1-Octanol (HPLC-grade), 2-propanol, hydrochloric acid (HCl) 0.5 M, potassium hydroxide (KOH) ampule 0.5 mol/L, methanol (hypergrade for LC-MS), chloroform (HPLC purity), sodium hydroxide (NaOH, 1.0 M, CE purity), Triton X-100, dimethyl sulfoxide (DMSO, HPLC-grade), HEPES buffer (40 mM, pH adjusted to 7.4 by addition of 1.0 M NaOH), pH 7 buffer (Mettler Toledo, Columbus, OH, USA), potassium chloride, potassium hydrogen phthalate, dipotassium hydrogen orthophosphate, 1-palmitoyl-2-oleoyl-sn-glycero-3-phosphocholine (POPC), and 1,2-diacyl-sn-glycero-3-phospho-L-serine (PS) were obtained from Sigma Aldrich (Steinheim, Germany). T3 Neutral Linear Buffer was provided by Pion (Forest Row, UK). Hydrochloric acid (HCl) 36% (v/v) and 0.5 mol/L was purchased from Stanlab (Lublin, Poland) and Sigma Aldrich (Steinheim, Germany), respectively. Purified water was derived from the deionization unit (Hydrolab, Straszyn, Poland). Nitrogen (4.8 technical grade, 99.998%) was purchased from AirProducts (Warszawa, Poland). HEPES buffer and HCl were filtered (0.45 μm pore size filter) before use.
3.2. Materials
Polycarbonate filter units of 0.1 μm pore size and syringe filter units with a pore size of 0.45 μm were purchased from Sigma Aldrich (Steinheim, Germany). Uncoated fused-silica capillary (Beckman Instruments, Fullerton, CA, USA) with a 59.1 cm × 50 µm internal diameter and a 375 µm external diameter with an effective length of 49 cm was used throughout the study.

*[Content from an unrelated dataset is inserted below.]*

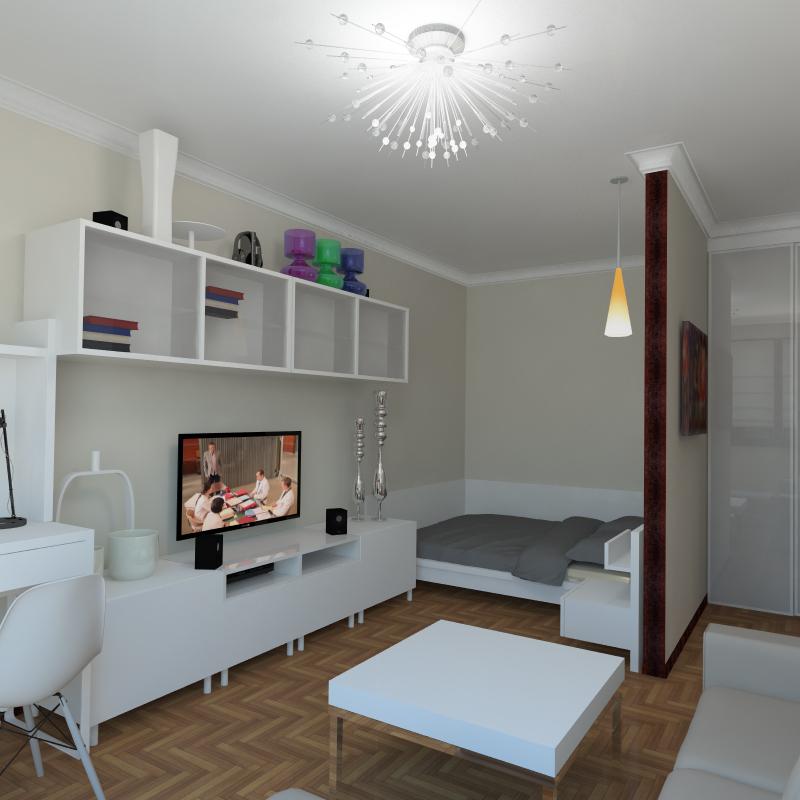 Дизайн квартиры однокомнатной своими руками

For automated titrations, T3 Pion vials (Pion, Forest Row, UK) were utilized.
3.3. Instruments
All CEC analyses were performed on a P/ACE MDQ instrument with a DAD detector (Beckman Instruments, Fullerton, CA, USA). The UV detection of the analytes was carried out at a wavelength of 220 nm. We used 32 Karat Software version 8.0 to record and analyze the obtained electropherograms. Liposome extrusion was performed using LiposoFast Liposome Factory (Avestin Europe, Mannheim, Germany).
The Sirius T3 device from Pion (Forest Row, UK) was used to determine the physicochemical properties of the tested references by automated pH-metric titrations.
Computations were performed on a Linux workstation running Ubuntu 22.04 LTS equipped with a 12-core AMD Ryzen Threadripper 1920x CPU, an NVIDIA GeForce GTX 1070 GPU, 32 GB RAM, and 64 GB of dedicated swap space.
Publicly available Python (v3.12) libraries—pandas (v2.0.3), scikit-learn (v1.2.2), matplotlib (v3.7.1), openpyxl (v3.1.5), sktime (v0.39.0), and pyts (v0.13.0)—were used for data cleaning, model training and testing, and subsequent evaluation and interpretation.
3.4. Methods
3.4.1. CEC—Determination of Permeability k′ Parameter
The CEC method optimized in our preliminary studies [45] was used in the current research. The separation HEPES buffer, POPC/PS liposomes (80:20 mol% ratio; large unilamellar vesicles type; LUV), and test samples were prepared according to the protocol described earlier [45]. The capillary coating procedure was maintained as previously optimized, involving rinsing the capillary for 10 min with 0.5 M HCl under a pressure of 93.8 kPa followed by 15 min with water and finally 10 min with the 3 mM liposome solution, all under a pressure of 93.8 kPa. To complete the coating procedure, the capillary was left to stand filled with the liposome solution for 15 min.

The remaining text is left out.